#### [TEXTO DE ORIGEM]
>>>
O deputado da UNITA e secretário provincial do partido em Luanda, Adriano Sapiñala, foi constituído arguido num processo promovido pelo presidente do PRA-JA Servir Angola, Abel Chivukuvuku, por alegada difamação e calúnia, na sequência de declarações públicas em que o parlamentar associou o líder político a alegados actos de corrupção relacionados com o conhecido caso da “caixa térmica”.
Segundo informações divulgadas sobre o processo, o Ministério Público aplicou a Sapiñala a medida de coacção de termo de identidade e residência (TIR). A constituição como arguido não representa, por si só, uma condenação, significando que o deputado passa a estar formalmente sujeito a um processo no qual poderá exercer os seus direitos de defesa.
O caso teve origem num vídeo de uma intervenção pública de Adriano Sapiñala durante uma deslocação à Europa, onde o deputado afirmou considerar autênticas as imagens que circulavam nas redes sociais e que mostrariam Abel Chivukuvuku a receber uma caixa térmica que conteria elevadas quantias em dólares. Sapiñala chegou a associar o episódio a alegada “corrupção activa” e defendeu que, em circunstâncias semelhantes, Chivukuvuku poderia enfrentar consequências judiciais na Europa.
As declarações provocaram uma reacção imediata do PRA-JA Servir Angola. O partido considerou as afirmações atentatórias contra a honra e o bom nome de Abel Chivukuvuku e anunciou a intenção de avançar judicialmente contra o deputado. A participação criminal foi posteriormente entregue na Procuradoria-Geral da República, tendo como fundamento alegados actos contra a honra e a reputação do líder do PRA-JA.
Sapiñala, por sua vez, sustentou que as declarações correspondiam à sua opinião pessoal sobre o assunto e afirmou que não considerava ter cometido qualquer infracção. O deputado disse ainda estar tranquilo perante a possibilidade de responder judicialmente pelas declarações.
O que está por detrás da “caixa térmica”?
<<<
#### [CONTEÚDO DOS DADOS]
>>>
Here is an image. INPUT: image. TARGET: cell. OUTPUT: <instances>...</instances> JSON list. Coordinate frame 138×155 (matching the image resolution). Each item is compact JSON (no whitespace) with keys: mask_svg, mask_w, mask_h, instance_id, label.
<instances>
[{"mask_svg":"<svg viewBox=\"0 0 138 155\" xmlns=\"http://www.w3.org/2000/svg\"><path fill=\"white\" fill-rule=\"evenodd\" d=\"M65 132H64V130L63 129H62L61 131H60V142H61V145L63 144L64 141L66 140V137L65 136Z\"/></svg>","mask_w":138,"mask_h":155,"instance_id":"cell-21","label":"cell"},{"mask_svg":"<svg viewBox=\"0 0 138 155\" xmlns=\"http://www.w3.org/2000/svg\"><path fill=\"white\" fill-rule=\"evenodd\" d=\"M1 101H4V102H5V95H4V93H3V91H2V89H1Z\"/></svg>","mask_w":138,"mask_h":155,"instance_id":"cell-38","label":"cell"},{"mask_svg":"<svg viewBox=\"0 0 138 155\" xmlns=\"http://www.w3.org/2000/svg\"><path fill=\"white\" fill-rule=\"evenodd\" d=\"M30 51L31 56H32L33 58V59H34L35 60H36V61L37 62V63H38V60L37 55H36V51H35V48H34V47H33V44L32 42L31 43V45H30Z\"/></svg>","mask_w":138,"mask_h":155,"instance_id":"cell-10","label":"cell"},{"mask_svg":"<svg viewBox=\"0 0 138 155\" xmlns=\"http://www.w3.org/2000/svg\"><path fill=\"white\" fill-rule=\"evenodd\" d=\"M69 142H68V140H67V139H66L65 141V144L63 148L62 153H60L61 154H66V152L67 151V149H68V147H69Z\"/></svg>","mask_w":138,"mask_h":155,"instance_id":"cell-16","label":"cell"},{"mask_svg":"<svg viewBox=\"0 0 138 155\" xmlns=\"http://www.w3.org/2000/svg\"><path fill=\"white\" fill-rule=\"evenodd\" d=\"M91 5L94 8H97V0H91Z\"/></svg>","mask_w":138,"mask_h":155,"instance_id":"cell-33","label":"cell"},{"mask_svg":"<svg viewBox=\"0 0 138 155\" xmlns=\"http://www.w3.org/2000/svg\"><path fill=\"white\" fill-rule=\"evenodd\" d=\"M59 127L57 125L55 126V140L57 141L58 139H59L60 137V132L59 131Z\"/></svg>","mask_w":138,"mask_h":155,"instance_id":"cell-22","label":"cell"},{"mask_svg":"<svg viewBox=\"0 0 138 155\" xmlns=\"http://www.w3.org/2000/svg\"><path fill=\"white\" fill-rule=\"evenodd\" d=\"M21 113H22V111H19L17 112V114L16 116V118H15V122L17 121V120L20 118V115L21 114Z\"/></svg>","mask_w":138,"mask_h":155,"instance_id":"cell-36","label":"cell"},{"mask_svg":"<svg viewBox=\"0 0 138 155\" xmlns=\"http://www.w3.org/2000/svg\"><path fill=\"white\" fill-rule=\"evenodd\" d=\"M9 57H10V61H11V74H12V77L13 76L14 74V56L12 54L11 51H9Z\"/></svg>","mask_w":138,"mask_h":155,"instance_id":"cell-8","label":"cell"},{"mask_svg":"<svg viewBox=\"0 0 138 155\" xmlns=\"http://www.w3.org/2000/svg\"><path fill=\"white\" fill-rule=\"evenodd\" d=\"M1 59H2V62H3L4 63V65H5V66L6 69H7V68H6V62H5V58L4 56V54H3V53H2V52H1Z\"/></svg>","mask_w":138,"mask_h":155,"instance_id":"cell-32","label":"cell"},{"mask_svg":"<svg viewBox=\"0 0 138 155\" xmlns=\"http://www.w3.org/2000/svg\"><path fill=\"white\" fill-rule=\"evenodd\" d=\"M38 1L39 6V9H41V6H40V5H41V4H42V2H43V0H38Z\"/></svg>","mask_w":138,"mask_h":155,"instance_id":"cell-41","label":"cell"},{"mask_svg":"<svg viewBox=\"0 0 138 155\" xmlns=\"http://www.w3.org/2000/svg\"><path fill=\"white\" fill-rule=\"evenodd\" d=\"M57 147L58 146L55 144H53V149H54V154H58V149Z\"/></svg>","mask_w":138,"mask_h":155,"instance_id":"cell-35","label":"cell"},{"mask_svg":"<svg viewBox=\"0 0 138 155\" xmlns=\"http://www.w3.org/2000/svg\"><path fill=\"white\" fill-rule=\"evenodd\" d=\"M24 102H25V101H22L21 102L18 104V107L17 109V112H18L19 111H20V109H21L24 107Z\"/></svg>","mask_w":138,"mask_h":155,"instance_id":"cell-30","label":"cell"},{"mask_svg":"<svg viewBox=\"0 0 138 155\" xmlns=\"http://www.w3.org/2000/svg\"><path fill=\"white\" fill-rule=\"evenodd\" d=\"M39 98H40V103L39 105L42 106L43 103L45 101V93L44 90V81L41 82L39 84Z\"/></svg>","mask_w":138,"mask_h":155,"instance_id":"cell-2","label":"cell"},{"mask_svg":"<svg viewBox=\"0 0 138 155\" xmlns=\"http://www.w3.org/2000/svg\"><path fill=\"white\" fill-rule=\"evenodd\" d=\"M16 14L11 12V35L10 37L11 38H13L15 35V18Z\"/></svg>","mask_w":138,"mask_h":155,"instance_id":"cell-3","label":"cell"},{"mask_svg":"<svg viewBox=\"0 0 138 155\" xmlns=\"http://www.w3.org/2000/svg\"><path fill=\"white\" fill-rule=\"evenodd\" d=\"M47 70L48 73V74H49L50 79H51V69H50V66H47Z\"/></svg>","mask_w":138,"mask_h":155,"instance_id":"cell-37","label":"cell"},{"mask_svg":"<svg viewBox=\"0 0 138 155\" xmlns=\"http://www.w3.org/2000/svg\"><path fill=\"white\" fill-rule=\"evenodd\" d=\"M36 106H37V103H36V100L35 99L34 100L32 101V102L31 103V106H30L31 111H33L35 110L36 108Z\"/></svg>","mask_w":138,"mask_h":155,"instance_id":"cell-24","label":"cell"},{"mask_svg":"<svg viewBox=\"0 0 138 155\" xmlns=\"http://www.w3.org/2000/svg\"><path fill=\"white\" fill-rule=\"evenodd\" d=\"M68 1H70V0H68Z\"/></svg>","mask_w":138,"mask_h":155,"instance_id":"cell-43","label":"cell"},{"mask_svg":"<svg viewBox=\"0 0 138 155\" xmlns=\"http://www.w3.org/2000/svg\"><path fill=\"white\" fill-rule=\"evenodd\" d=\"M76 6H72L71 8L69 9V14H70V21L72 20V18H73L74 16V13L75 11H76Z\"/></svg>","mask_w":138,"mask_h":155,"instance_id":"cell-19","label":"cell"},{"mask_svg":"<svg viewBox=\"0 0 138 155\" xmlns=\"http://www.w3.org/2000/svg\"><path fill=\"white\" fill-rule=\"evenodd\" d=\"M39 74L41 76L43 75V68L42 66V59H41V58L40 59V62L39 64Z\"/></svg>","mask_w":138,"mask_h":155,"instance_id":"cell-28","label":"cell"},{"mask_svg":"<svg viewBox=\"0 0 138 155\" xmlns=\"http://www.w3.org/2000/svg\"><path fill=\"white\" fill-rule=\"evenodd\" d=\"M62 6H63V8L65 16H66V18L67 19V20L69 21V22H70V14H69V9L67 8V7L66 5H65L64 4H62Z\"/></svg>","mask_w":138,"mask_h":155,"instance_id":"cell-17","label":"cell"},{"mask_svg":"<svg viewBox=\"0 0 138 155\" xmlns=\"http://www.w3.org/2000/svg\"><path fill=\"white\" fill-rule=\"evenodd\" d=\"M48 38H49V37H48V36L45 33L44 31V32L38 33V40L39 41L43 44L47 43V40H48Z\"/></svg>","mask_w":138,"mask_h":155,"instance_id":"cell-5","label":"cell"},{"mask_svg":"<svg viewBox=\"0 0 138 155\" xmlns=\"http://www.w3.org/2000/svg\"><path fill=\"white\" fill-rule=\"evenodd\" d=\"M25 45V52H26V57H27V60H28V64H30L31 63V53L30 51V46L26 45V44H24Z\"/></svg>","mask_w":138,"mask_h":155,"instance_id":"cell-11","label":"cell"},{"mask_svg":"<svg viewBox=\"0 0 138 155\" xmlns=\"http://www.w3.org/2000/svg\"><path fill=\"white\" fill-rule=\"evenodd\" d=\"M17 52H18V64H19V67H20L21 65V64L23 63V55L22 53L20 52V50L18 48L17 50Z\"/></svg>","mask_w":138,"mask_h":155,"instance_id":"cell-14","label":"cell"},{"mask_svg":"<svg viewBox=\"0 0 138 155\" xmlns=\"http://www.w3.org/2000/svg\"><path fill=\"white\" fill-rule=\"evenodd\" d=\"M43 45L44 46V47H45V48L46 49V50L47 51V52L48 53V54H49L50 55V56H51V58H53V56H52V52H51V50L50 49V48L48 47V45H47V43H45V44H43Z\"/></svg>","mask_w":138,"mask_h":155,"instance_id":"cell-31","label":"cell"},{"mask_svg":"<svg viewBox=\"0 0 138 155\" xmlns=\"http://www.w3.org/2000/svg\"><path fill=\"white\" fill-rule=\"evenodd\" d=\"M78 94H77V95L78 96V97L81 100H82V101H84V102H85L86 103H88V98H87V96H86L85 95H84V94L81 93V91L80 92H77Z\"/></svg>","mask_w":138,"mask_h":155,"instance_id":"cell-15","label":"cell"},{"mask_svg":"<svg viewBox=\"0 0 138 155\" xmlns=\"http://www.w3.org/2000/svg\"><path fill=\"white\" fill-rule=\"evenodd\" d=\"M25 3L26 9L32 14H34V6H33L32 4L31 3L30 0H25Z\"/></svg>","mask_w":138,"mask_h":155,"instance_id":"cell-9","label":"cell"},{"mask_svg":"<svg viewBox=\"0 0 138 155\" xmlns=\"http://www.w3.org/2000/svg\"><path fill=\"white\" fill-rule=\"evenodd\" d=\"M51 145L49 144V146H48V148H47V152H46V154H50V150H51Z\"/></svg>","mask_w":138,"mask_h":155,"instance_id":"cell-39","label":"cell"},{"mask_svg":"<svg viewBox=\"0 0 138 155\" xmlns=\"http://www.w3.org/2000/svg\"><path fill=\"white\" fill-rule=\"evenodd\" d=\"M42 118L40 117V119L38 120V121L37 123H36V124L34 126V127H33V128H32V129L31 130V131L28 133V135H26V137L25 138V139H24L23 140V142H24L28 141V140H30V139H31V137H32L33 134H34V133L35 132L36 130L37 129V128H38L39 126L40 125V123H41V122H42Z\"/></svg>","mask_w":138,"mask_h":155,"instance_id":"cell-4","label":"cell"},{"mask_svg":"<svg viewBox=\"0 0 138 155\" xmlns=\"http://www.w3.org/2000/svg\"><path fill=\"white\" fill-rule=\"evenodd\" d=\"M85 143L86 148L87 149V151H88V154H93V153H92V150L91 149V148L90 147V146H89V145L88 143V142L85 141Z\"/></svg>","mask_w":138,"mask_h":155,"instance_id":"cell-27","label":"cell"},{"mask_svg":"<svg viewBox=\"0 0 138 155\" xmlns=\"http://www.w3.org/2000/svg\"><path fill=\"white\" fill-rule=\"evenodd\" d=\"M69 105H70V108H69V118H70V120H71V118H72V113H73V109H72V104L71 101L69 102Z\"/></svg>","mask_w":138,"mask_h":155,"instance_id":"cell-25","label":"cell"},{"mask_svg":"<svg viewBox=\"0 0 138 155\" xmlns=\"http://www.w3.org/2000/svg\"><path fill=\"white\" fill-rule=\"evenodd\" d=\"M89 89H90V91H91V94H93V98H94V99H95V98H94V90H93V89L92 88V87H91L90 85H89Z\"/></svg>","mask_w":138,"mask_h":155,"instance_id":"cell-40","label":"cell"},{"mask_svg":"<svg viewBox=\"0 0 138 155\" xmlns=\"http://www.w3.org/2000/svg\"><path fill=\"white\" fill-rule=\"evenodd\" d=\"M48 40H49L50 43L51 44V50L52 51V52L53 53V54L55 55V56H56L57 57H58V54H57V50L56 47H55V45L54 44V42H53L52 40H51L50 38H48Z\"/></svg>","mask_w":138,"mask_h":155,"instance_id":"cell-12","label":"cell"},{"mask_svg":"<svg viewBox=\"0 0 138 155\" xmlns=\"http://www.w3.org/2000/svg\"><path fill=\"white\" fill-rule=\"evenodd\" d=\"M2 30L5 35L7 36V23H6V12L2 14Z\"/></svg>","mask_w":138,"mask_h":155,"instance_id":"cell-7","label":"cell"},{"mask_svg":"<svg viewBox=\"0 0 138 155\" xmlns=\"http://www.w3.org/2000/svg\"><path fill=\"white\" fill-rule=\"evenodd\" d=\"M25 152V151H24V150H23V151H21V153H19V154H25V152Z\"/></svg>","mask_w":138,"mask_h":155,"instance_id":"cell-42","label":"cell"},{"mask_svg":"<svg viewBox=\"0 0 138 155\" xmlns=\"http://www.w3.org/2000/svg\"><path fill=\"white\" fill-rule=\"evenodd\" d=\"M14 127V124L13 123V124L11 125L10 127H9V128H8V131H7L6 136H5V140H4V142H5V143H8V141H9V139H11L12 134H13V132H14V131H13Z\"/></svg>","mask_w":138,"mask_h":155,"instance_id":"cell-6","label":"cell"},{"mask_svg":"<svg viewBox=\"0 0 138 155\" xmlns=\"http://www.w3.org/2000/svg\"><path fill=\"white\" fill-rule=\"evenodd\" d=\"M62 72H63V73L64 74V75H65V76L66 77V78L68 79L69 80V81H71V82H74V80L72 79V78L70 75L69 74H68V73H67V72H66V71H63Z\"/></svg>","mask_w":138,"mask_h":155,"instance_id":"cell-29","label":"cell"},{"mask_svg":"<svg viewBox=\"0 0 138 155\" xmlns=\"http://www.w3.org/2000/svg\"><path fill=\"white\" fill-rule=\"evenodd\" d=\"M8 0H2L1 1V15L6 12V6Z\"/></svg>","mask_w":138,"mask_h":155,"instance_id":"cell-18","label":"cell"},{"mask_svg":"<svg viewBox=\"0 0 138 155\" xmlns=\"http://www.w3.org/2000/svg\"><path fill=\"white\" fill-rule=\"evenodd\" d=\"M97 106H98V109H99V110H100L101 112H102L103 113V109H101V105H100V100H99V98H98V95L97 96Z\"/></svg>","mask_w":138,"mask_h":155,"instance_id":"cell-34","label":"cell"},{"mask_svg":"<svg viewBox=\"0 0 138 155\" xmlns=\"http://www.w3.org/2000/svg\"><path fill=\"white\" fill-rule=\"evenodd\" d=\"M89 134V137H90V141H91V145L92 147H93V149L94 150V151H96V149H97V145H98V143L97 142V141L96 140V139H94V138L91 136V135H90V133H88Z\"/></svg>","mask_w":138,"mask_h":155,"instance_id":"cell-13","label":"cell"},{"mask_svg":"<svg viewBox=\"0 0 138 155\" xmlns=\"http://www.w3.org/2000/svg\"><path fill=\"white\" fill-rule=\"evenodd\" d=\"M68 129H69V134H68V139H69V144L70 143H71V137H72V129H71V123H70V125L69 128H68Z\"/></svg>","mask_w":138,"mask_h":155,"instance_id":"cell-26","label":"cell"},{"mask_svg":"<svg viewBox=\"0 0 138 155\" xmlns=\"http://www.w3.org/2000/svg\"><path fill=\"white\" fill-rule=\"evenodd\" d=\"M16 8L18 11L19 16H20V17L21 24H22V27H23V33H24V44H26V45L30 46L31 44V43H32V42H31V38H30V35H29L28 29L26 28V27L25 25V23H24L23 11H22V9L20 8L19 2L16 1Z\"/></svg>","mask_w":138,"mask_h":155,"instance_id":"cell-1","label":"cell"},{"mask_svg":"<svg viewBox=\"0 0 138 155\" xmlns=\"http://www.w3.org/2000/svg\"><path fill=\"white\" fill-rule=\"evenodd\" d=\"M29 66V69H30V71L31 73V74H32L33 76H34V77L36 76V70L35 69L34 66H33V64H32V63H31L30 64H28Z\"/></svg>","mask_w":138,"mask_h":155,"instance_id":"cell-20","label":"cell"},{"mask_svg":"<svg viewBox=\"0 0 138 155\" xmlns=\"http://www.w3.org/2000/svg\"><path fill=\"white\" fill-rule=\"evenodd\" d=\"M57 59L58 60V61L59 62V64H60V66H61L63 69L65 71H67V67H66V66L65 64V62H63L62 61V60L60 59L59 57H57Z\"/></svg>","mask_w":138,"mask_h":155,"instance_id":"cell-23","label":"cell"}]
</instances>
<<<
#### [ENUNCIADO]
Reproduza na íntegra o texto sobre o processo movido por Abel Chivukuvuku contra Adriano Sapiñala. As linhas não contam para nada aqui.

#### [RESULTADO]
O deputado da UNITA e secretário provincial do partido em Luanda, Adriano Sapiñala, foi constituído arguido num processo promovido pelo presidente do PRA-JA Servir Angola, Abel Chivukuvuku, por alegada difamação e calúnia, na sequência de declarações públicas em que o parlamentar associou o líder político a alegados actos de corrupção relacionados com o conhecido caso da “caixa térmica”.
Segundo informações divulgadas sobre o processo, o Ministério Público aplicou a Sapiñala a medida de coacção de termo de identidade e residência (TIR). A constituição como arguido não representa, por si só, uma condenação, significando que o deputado passa a estar formalmente sujeito a um processo no qual poderá exercer os seus direitos de defesa.
O caso teve origem num vídeo de uma intervenção pública de Adriano Sapiñala durante uma deslocação à Europa, onde o deputado afirmou considerar autênticas as imagens que circulavam nas redes sociais e que mostrariam Abel Chivukuvuku a receber uma caixa térmica que conteria elevadas quantias em dólares. Sapiñala chegou a associar o episódio a alegada “corrupção activa” e defendeu que, em circunstâncias semelhantes, Chivukuvuku poderia enfrentar consequências judiciais na Europa.
As declarações provocaram uma reacção imediata do PRA-JA Servir Angola. O partido considerou as afirmações atentatórias contra a honra e o bom nome de Abel Chivukuvuku e anunciou a intenção de avançar judicialmente contra o deputado. A participação criminal foi posteriormente entregue na Procuradoria-Geral da República, tendo como fundamento alegados actos contra a honra e a reputação do líder do PRA-JA.
Sapiñala, por sua vez, sustentou que as declarações correspondiam à sua opinião pessoal sobre o assunto e afirmou que não considerava ter cometido qualquer infracção. O deputado disse ainda estar tranquilo perante a possibilidade de responder judicialmente pelas declarações.
O que está por detrás da “caixa térmica”?